Reproduce the rows below with every occurrence of "camouflage sleeve" replaced by "camo sleeve" and all other text left unchanged. Omit the pictures from your answer.

══ Records for this exercise

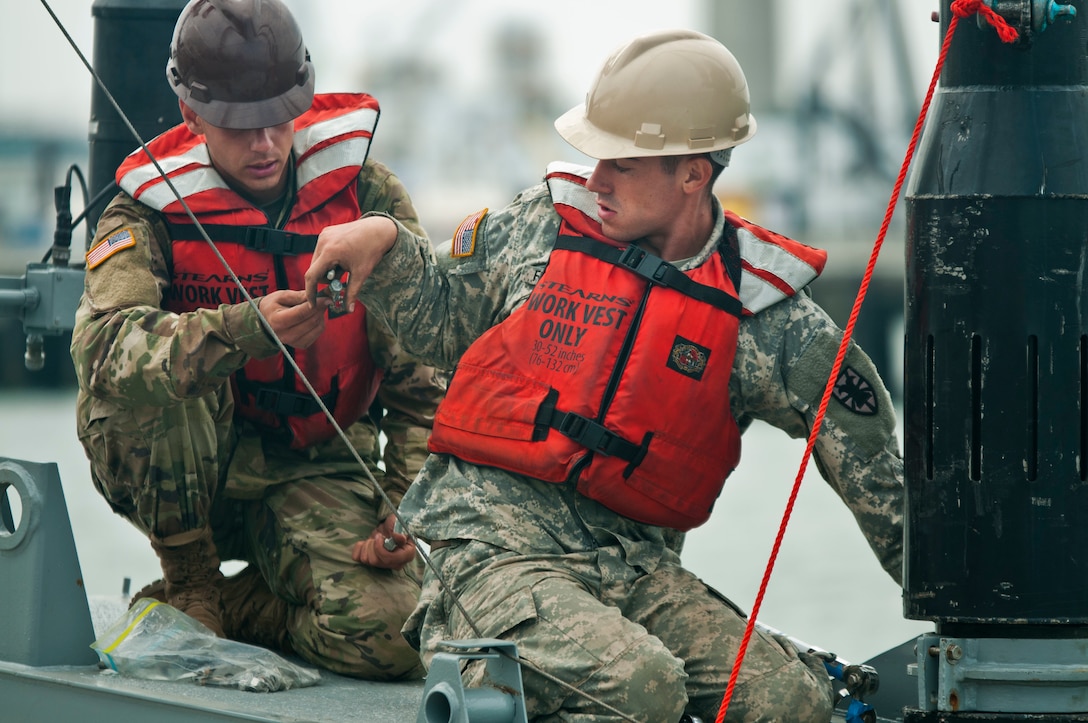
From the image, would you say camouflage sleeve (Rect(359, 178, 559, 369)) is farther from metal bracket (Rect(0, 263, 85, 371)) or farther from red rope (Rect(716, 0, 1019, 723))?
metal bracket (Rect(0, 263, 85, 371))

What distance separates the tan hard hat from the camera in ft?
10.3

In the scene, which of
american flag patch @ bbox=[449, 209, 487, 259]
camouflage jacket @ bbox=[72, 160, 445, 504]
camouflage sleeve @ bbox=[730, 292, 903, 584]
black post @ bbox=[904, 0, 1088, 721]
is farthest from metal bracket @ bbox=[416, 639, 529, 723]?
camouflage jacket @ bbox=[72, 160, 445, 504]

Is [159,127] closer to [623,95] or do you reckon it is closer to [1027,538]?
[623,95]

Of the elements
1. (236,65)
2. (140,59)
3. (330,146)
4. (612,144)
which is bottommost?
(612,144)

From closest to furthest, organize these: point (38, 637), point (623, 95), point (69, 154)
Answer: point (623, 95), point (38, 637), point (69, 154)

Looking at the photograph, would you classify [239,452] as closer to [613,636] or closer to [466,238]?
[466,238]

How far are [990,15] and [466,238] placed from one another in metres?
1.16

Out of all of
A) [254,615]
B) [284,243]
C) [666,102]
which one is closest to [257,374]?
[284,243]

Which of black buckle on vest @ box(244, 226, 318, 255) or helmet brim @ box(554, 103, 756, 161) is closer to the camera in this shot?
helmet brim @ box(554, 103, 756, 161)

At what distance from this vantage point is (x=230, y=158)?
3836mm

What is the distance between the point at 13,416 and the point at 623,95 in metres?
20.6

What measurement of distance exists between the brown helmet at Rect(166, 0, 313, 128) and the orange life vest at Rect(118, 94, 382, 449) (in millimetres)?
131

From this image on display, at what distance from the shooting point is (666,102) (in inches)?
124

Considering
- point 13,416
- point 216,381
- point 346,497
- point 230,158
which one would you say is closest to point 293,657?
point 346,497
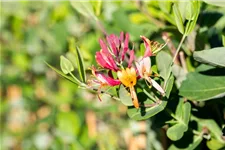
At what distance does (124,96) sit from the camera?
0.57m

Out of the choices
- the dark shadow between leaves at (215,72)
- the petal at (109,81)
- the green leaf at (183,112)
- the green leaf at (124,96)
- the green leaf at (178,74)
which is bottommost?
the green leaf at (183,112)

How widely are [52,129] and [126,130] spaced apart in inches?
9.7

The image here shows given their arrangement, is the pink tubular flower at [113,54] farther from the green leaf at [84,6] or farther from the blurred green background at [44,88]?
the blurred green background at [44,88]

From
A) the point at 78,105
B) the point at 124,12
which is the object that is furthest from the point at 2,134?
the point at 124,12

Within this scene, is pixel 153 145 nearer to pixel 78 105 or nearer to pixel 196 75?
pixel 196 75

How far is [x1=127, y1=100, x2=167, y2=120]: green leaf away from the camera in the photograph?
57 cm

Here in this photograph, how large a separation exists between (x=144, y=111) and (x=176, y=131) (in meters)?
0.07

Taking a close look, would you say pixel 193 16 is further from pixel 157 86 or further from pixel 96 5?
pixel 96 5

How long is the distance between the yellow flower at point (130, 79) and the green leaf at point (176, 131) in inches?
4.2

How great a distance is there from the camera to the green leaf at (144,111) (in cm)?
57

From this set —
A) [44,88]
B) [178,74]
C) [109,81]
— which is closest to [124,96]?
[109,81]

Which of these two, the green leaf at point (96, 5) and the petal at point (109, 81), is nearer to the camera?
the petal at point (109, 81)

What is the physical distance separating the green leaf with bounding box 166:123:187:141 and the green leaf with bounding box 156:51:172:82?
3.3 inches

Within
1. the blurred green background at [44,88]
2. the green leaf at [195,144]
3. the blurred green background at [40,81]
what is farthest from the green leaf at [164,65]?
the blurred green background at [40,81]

════

#### Exercise output:
From the image, would you say camo sleeve (Rect(359, 178, 559, 369)) is farther from metal bracket (Rect(0, 263, 85, 371)) or farther from red rope (Rect(716, 0, 1019, 723))?
metal bracket (Rect(0, 263, 85, 371))

What distance separates the tan hard hat from the camera in ft?
10.3

In the scene, which of
american flag patch @ bbox=[449, 209, 487, 259]
camouflage jacket @ bbox=[72, 160, 445, 504]
camo sleeve @ bbox=[730, 292, 903, 584]
black post @ bbox=[904, 0, 1088, 721]
is farthest from metal bracket @ bbox=[416, 639, 529, 723]?
camouflage jacket @ bbox=[72, 160, 445, 504]

Is [159,127] closer to [623,95] or do you reckon it is closer to [1027,538]?
[623,95]

Of the elements
1. (236,65)
2. (140,59)
3. (330,146)
4. (612,144)
which is bottommost?
(612,144)

From closest to furthest, organize these: point (38, 637), point (623, 95), point (69, 154)
Answer: point (623, 95), point (38, 637), point (69, 154)

Looking at the photograph, would you classify [239,452] as closer to [613,636] or closer to [466,238]?
[466,238]

How far are [990,15] and [466,238] placed from one another in metres?
1.16

Out of all of
A) [254,615]
B) [284,243]
C) [666,102]
which one is closest to [257,374]?
[284,243]

Which of black buckle on vest @ box(244, 226, 318, 255) or helmet brim @ box(554, 103, 756, 161) is closer to the camera in this shot?
helmet brim @ box(554, 103, 756, 161)

At what distance from this vantage point is (x=230, y=158)?
3836mm

What is the distance between the point at 13,416 and the point at 623,95 in metres?
20.6

What measurement of distance exists between the brown helmet at Rect(166, 0, 313, 128) and the orange life vest at Rect(118, 94, 382, 449) (in millimetres)?
131

From this image on display, at what distance from the shooting point is (666,102) (in inches)?
124

Considering
- point 13,416
- point 216,381
- point 346,497
- point 230,158
which one would you say is closest to point 293,657?
point 346,497
At what distance does (124,96) sit from the camera?
0.57m

Out of the choices
- the dark shadow between leaves at (215,72)
- the petal at (109,81)
- the green leaf at (183,112)
- the green leaf at (124,96)
- the green leaf at (178,74)
which is bottommost?
the green leaf at (183,112)

How widely are [52,129] and [126,130] spaced apart in inches?
9.7

The image here shows given their arrangement, is the pink tubular flower at [113,54] farther from the green leaf at [84,6] or farther from the blurred green background at [44,88]?
the blurred green background at [44,88]

From
A) the point at 78,105
B) the point at 124,12
which is the object that is furthest from the point at 2,134?
the point at 124,12

Within this scene, is pixel 153 145 nearer to pixel 78 105 or nearer to pixel 196 75?
pixel 196 75

How far is [x1=127, y1=100, x2=167, y2=120]: green leaf away from the camera in the photograph?
57 cm

Here in this photograph, how large a separation exists between (x=144, y=111) and (x=176, y=131) (in meters)?
0.07

Taking a close look, would you say pixel 193 16 is further from pixel 157 86 or further from pixel 96 5?
pixel 96 5

How long is the distance between the yellow flower at point (130, 79) and the green leaf at point (176, 131) in inches?
4.2

How great a distance is there from the camera to the green leaf at (144,111) (in cm)?
57

From this set —
A) [44,88]
B) [178,74]
C) [109,81]
— which is closest to [124,96]?
[109,81]

Which of these two, the green leaf at point (96, 5) and the petal at point (109, 81), is nearer to the camera?
the petal at point (109, 81)

What is the physical distance separating the green leaf with bounding box 166:123:187:141 and the green leaf with bounding box 156:51:172:82?
3.3 inches

Within
1. the blurred green background at [44,88]
2. the green leaf at [195,144]
3. the blurred green background at [40,81]
what is farthest from the green leaf at [164,65]?
the blurred green background at [40,81]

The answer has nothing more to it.